首先将范围离散化，然后对于一个数考虑它的所有小区间来计算答案。

因为如果考虑小区间就不会有区间相交的情况了，对于每个小区间再枚举所有数，然后就有几种概率，

pic

其中橙色的是小区间，黑色是大区间。

用$f[i][j][k]$表示当前在处理$i$区间，一共有$j$个位置一定在这个区间前面，有$k$个位置是在这个区间内随机的概率。

那么$f[i][j][k] = f[i - 1][j - 1][k] \times A + f[i - 1][j][k - 1] \times B + f[i - 1][j][k] \times C$

如何统计答案呢？如果用 ans 来记录枚举的这个数是 rank i 的概率，可以枚举在这个数字之前的个数 p 以及在这个数字之中的个数。由于在这个数字中出现是随机的，所以 rank p ~ p + k 的概率其实是一样的，就是$dp$值除以$k + 1$。

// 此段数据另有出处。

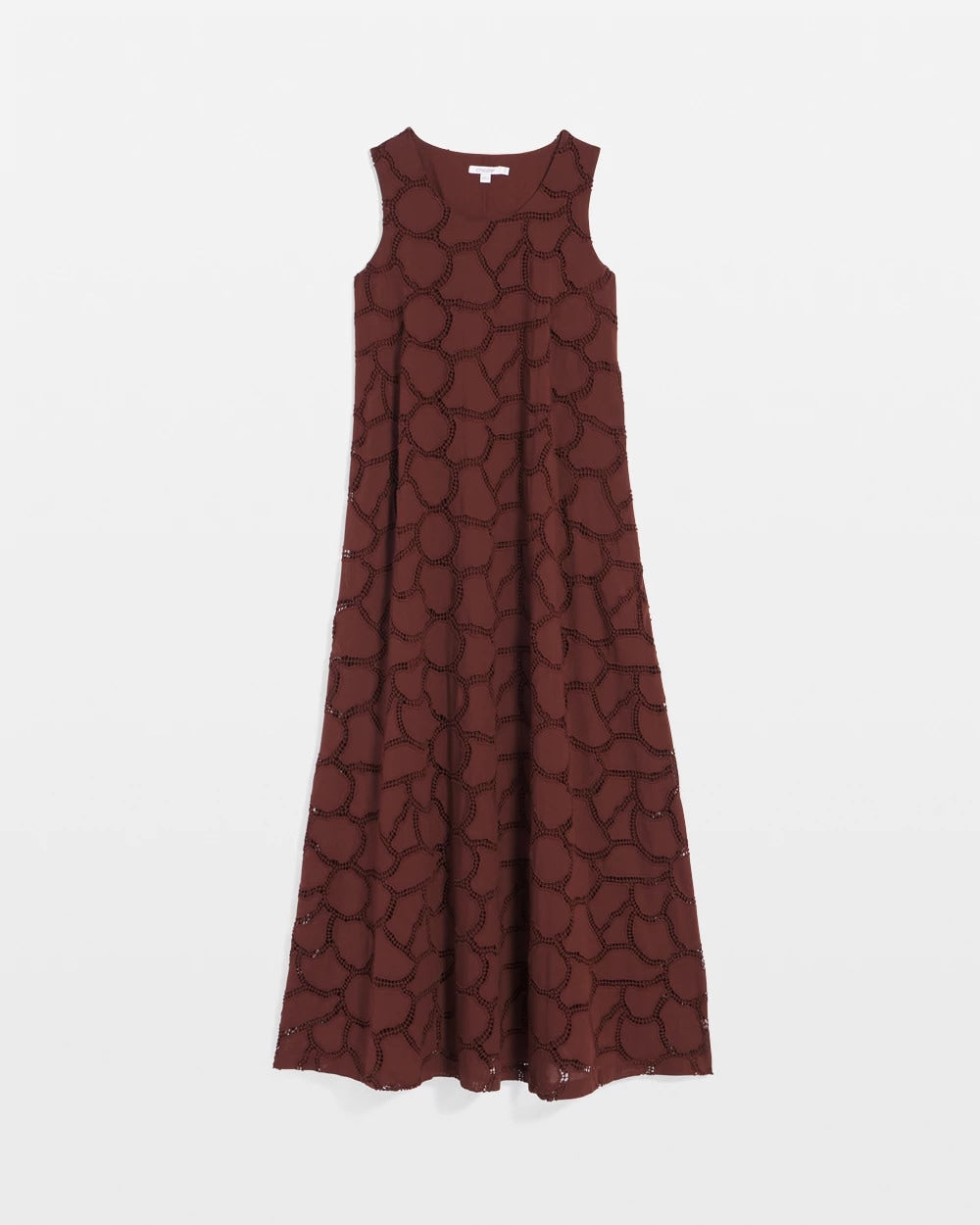 Chico's / Eyelet Cutout Maxi Tank Dress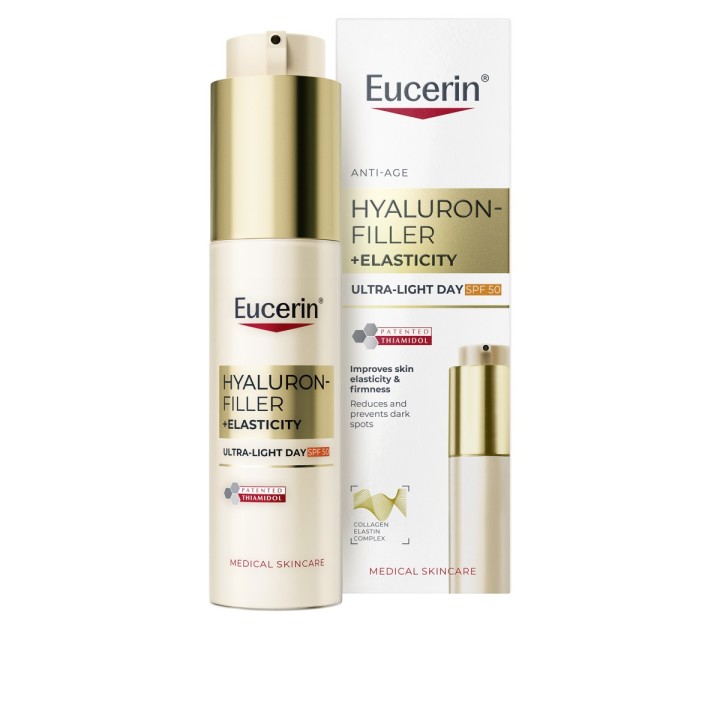 Hyaluron-Filler + Elasticity Creme de dia Ultra-light FPS 50 50ml NOVO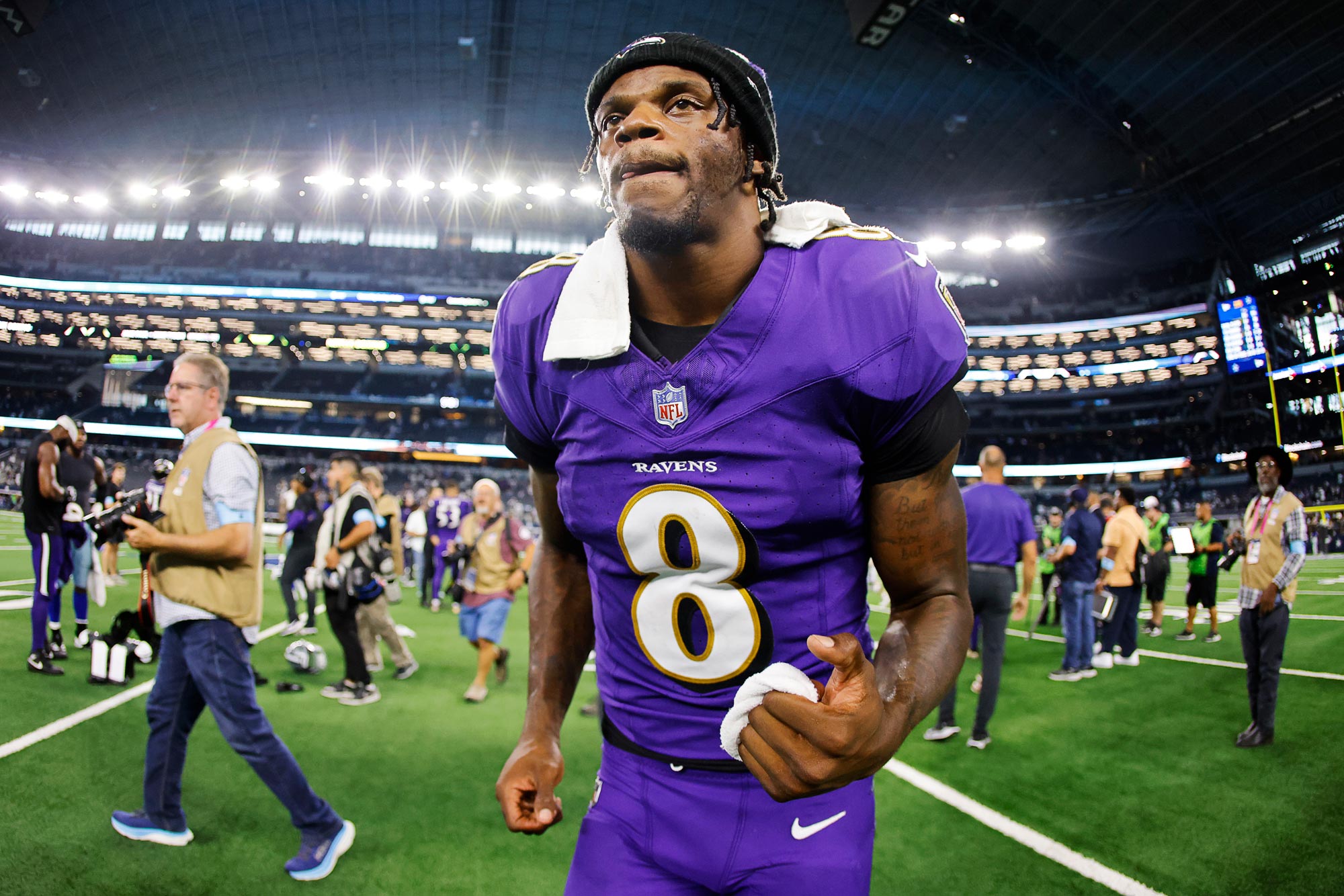 QB Lamar Jackson criticado pela piada de ‘Suicide Watch’ após a vitória dos Ravens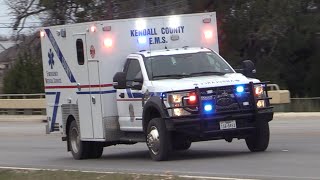 Kendall County EMS Ambulances Responding Code 3 Compilation #6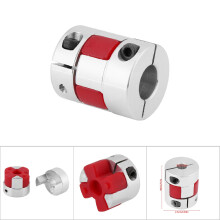 Aluminium Plum Shaft Coupling 25x30mm 7-11mm Bore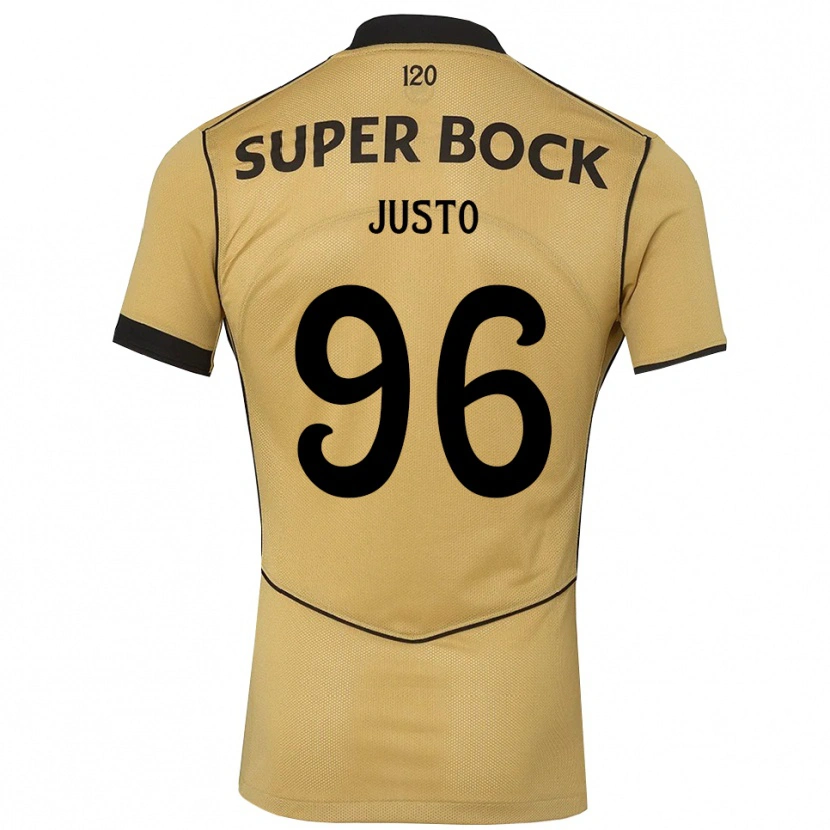 Danxen Pánské Samuel Justo #96 Zlatavě Rudá Černá Daleko Hráčské Dresy 2026/27 Dres
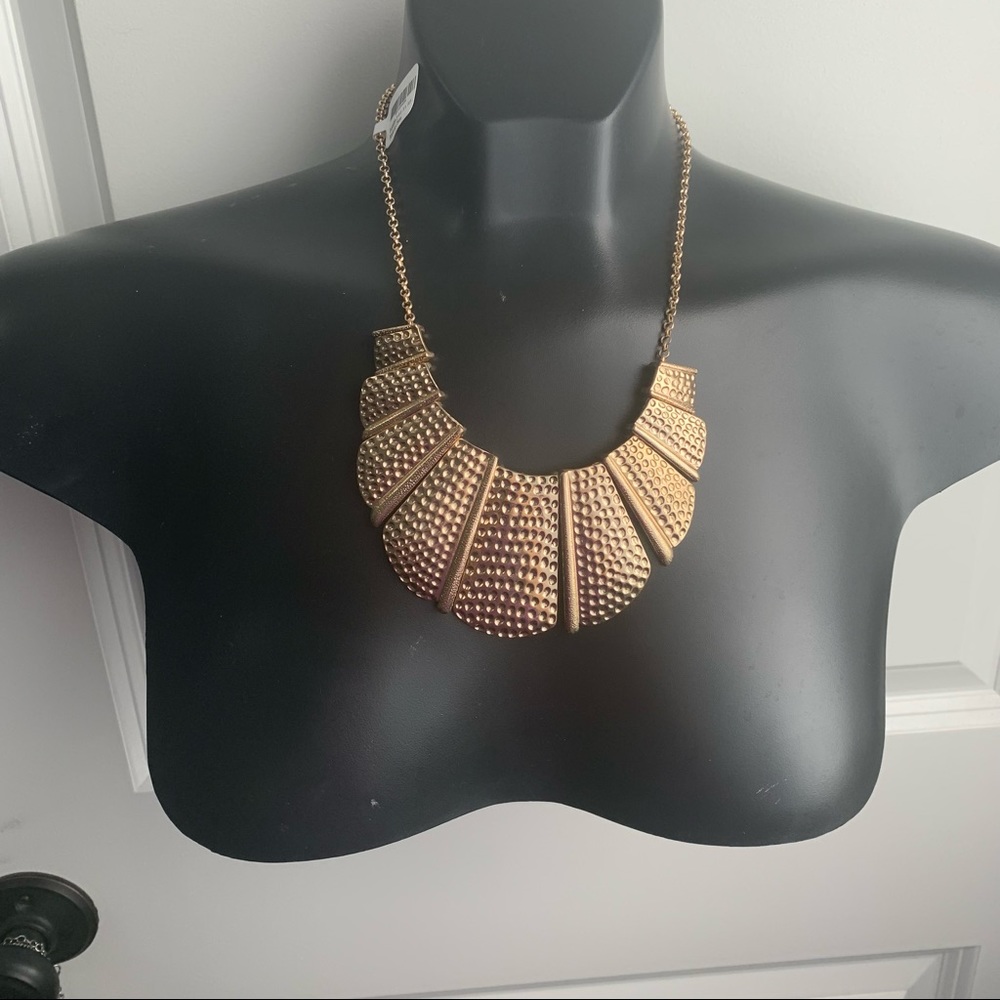 Gold statement necklace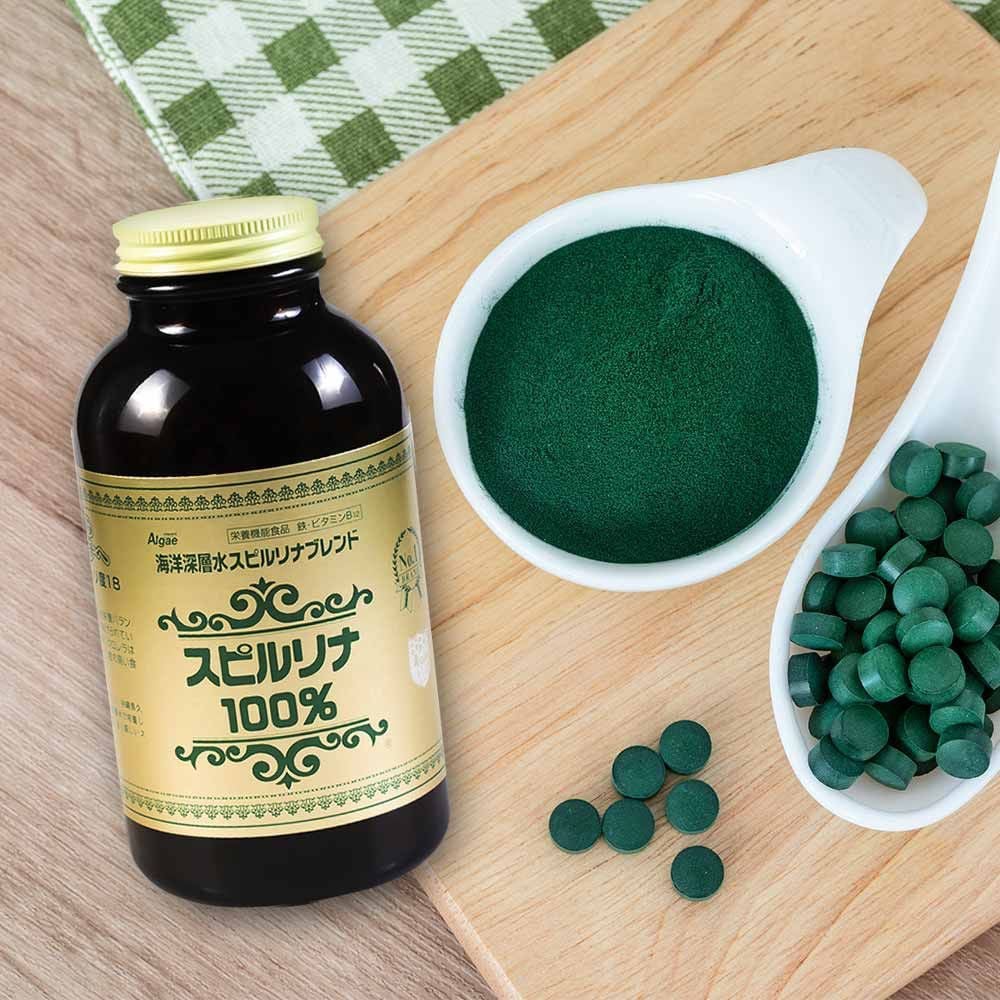 Tảo Biển Xoắn Spirulina Nhật Bản – Hộp 2200 Viên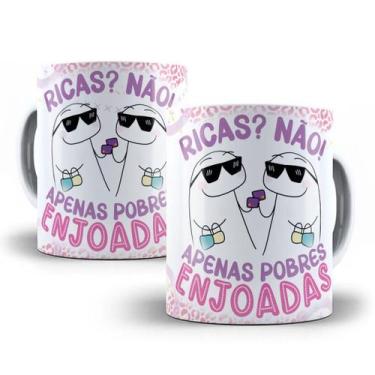 Imagem de Caneca Porcelana Presente Amigas Flork Meme- Pobres Enjoadas - St Pers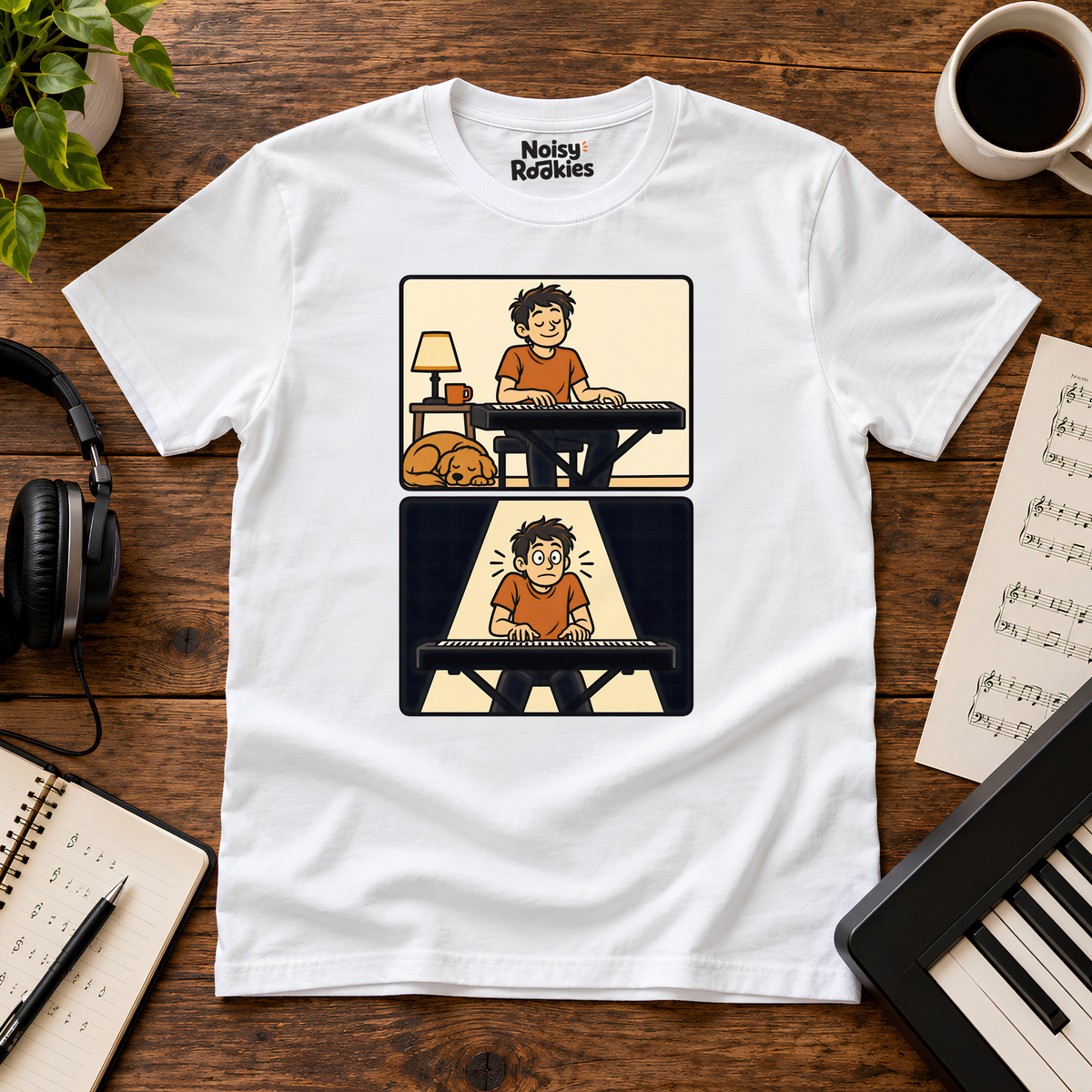 Played It Perfectly at Home: Funny Beginner Pianist T-Shirt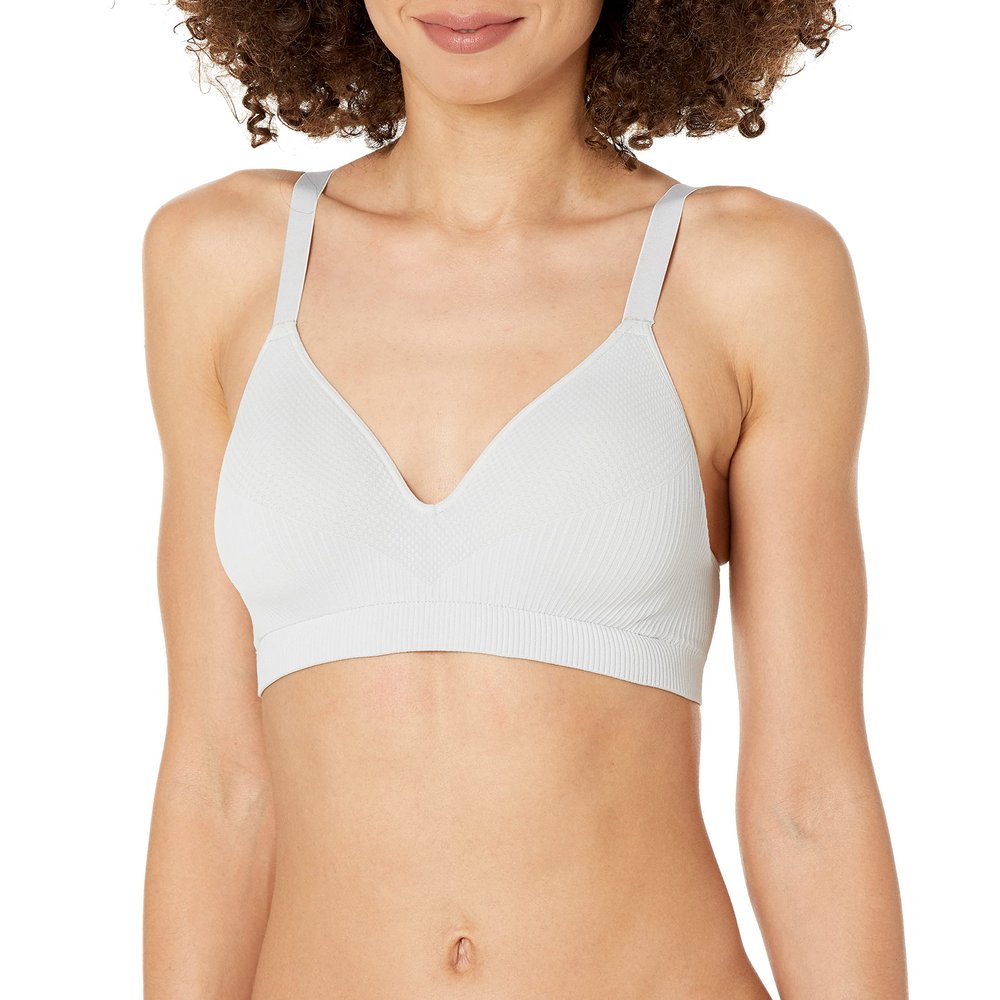 Hanes womens Perfect Comfortflex Wirefree Mhg260 Full Coverage Bra, Sterling Grey Rib, XX-Large US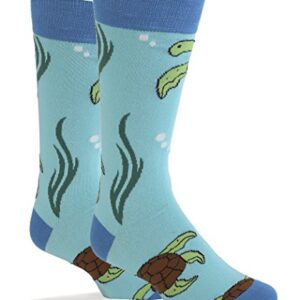 Oooh Yeah Men's Crew Funny Novelty Socks Turtle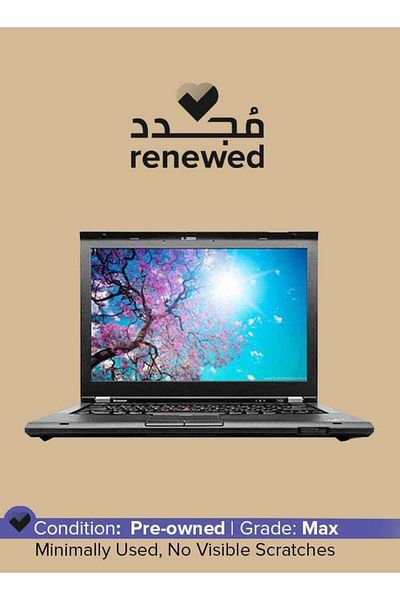 LENOVO Pre-Owned ThinkPad T430 14-inch Intel Core i5 3rd Generation 8 GB 128 GB Black Windows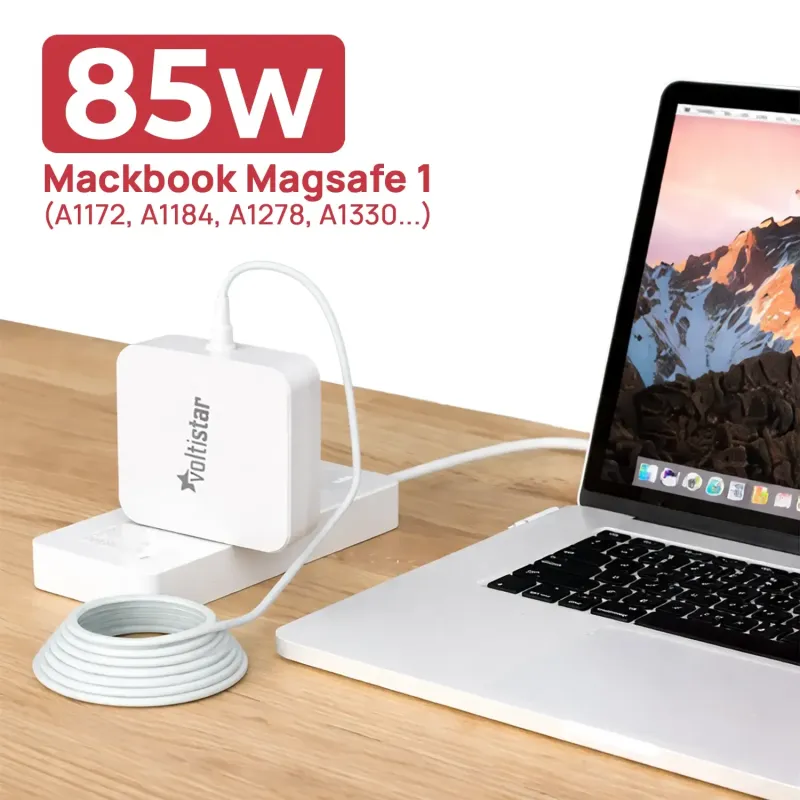 CARREGADOR PARA PORTATIL APPLE MACBOOK 85W 18.5V 4.6A
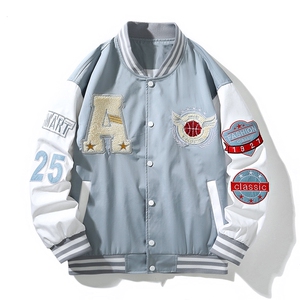 现货春季美式棒球服宽松休闲潮流痞帅立领夹克 A436-22129-P68图片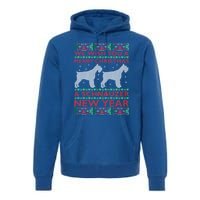 Cool We Wish You A Merry Christmas Schnauzer Ugly Sweater Gift Premium Hoodie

这里的加可以用差分最后在输出前缀和，其实没有也可以，复杂度不变。

总复杂度大概是$O(n^5)$

据说不考虑精度可以有$O(n^4)$做法。

cpp

#include<iostream>
#include<cstring>
#include<algorithm>
#include<cstdio>
#include<vector>
#include<queue>
#include<stack>
#include<bitset>
#include<set>
using namespace std;
//#define int long long
//#define double long double
typedef long long ll;
#define MAXN 86 
#define MAXM 450
#define pb push_back
#define pii pair<int,int>
#define fi first
#define se second
#define mp make_pair
#define inf 0x3f3f3f3f
#define cmx( a , b ) a = max( a , b )
#define cmn( a , b ) a = min( a , b )
#define upd( a , b ) ( a = ( a + b ) % P )
#define P 998244353
void read( signed& x ) {
	scanf("%d",&x);
}
void read( ll& x ) {
	scanf("%lld",&x);
}
int n;
double dp[2][MAXN][MAXN];
int L[MAXN] , R[MAXN];
double ans[MAXN * 2]; int pos[MAXN << 1] , en;
int main() {
	read( n );
	for( int i = 1 ; i <= n ; ++ i ) 
		read( L[i] ) , read( R[i] ) , pos[++ en] = L[i] , pos[++ en] = R[i];
	sort( pos + 1 , pos + 1 + en );
	int sz = unique( pos + 1 , pos + 1 + en ) - pos - 1;
	for( int i = 1 ; i <= n ; ++ i ) {
		int l = L[i] , r = R[i] , ct = 0;
		memset( ans , 0 , sizeof ans );
		for( int j = 1 ; j < sz ; ++ j ) {
			ct = 0;
			int ll = pos[j] , rr = pos[j + 1];
			if( l > ll || r < rr ) continue;
			int cur = 0; memset( dp , 0 , sizeof dp ) , dp[0][0][0] = (double)( rr - ll ) / ( r - l );
			for( int k = 1 ; k <= n ; ++ k ) if (k != i) {
				if( R[k] <= ll ) { ++ ct; continue; } 
				if( L[k] >= rr ) continue;
				double A = (double)( ll - L[k] ) / ( R[k] - L[k] );
				double B = (double)( rr - ll ) / ( R[k] - L[k] );
				double C = (double)( R[k] - rr ) / ( R[k] - L[k] );
				cur ^= 1; memset( dp[cur] , 0 , sizeof dp[cur] );
				for( int ls = 0 ; ls <= k ; ++ ls ) 
					for( int kel = 0 ; kel <= k - ls ; ++ kel )
						dp[cur][ls + 1][kel] += dp[cur ^ 1][ls][kel] * A,
						dp[cur][ls][kel + 1] += dp[cur ^ 1][ls][kel] * B,
						dp[cur][ls][kel] += dp[cur ^ 1][ls][kel] * C;
			}
			for( int ls = 0 ; ls <= n ; ++ ls ) 
				for( int k = 0 ; k <= n - ls ; ++ k ) {
					double v = dp[cur][ls][k] / ( k + 1 );
					for( int aa = ct + ls ; aa <= ct + ls + k ; ++ aa ) ans[aa] += v;
				}
		}
		for( int j = 1 ; j <= n ; ++ j ) 
			printf("%.8lf " , ans[n - j]);
		puts("");
	}
}